Binocular distance (3m) and near (40cm) logMAR acuity and random-dot stereoacuity (40cm) was measured in 13 emmetropic pseudophakes with 10 different combinations of astigmatism induced in random order before the two eyes. Three strategies were chosen such that one eye had I) no astigmatism or II) 1D simple myopic or III) 1D simple hyperopic astigmatism at 90° while the fellow eye had a) the same error or that with b) orthogonal axis (180°) or c) different magnitude (2.5D) or d) opposite polarity (-1D).
For all combinations of induced astigmatism, the mean (±1SEM) distance logMAR acuity (0.03±0.03) did not deteriorate significantly from the best-corrected condition (-0.08±0.02) (p=0.32). Near logMAR acuity and stereoacuity were in-between the uncorrected (NVA: 0.59±0.05; Stereo: 232.9±33.9arc sec) and best-corrected (NVA: 0.18±0.02; Stereo: 60.9±10.2arc sec) conditions for all myopic astigmatic combinations (Ib & c and IIa - c) and same or worse than the uncorrected condition for hyperopic astigmatic combinations (Id, IId & IIIa - c) (p=0.003 to 0.36 for all). All outcomes variables were closest to their respective best-corrected values for combination IIc (OD: ±/+1.0x90°; OS: ±/+2.5x90°; DVA: 0.12±0.02; NVA: 0.38±0.03; Stereo: 82.6±8.05arc sec), followed by IIa (OU: ±/+1.0x90; DVA: 0.04±0.02; NVA: 0.43±0.05; Stereo: 104.5±13.5arc sec) and Ib. Stereoacuity was worse with orthogonal axes (IIb) than with parallel axes of myopic astigmatism (IIa) in the two eyes (p=0.002).

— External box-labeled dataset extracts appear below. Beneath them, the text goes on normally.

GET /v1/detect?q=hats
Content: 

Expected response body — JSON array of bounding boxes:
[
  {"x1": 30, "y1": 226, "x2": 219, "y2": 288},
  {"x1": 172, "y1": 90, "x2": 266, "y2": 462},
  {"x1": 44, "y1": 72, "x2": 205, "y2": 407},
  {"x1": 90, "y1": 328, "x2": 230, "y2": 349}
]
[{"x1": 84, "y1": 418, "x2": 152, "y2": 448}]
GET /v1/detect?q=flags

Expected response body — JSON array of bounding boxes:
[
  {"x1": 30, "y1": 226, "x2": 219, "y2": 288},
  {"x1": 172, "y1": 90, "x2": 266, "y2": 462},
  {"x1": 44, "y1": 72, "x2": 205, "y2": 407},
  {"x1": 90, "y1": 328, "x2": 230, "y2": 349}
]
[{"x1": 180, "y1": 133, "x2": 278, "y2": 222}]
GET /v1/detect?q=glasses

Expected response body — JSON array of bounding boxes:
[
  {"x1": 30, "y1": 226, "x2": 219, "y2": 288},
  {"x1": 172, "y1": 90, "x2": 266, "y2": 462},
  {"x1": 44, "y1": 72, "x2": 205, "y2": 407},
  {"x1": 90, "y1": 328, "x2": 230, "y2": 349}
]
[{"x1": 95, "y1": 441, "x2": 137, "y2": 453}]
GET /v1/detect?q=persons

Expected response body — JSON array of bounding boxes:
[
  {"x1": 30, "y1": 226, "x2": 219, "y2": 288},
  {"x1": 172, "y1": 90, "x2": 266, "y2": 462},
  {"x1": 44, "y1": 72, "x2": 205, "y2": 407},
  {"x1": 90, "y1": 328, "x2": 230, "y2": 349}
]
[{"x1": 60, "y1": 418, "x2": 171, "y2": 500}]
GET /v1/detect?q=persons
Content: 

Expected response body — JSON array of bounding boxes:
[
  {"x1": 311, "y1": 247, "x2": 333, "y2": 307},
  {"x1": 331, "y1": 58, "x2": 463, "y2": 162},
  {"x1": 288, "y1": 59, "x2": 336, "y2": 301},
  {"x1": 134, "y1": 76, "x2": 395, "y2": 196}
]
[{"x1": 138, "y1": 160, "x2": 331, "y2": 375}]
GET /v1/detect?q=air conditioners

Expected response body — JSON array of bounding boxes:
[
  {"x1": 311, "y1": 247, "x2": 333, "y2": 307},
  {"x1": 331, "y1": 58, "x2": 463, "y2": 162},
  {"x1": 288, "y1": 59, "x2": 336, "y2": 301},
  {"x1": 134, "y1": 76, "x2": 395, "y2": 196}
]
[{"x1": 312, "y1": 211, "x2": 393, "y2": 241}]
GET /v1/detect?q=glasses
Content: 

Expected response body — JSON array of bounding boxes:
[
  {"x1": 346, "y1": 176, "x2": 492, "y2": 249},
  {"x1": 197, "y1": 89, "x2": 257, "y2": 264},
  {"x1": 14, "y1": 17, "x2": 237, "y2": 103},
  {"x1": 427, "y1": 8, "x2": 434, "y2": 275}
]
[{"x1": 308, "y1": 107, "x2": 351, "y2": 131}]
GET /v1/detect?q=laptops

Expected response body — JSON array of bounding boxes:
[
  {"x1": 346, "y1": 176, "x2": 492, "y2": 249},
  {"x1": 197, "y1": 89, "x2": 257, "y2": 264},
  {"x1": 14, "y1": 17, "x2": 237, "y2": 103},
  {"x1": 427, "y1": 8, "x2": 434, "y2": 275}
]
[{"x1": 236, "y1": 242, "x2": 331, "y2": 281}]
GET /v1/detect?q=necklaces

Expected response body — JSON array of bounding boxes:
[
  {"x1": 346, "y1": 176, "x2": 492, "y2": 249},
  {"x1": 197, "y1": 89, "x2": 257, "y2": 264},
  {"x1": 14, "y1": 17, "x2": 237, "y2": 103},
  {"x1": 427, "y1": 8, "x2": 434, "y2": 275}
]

Binocular near logMAR and stereo acuity of bilateral pseudophakes can be simultaneously optimized without hindering distance vision using combinations of myopic astigmatism in the two eyes. Leaving such combinations uncorrected after cataract surgery may be a viable alternative to sphero-cylindrical bifocals in optimizing the overall binocular visual experience of the patient. Combinations with astigmatism with orthogonal axes in the two eyes or with hyperopia deteriorate near vision of pseudophakes.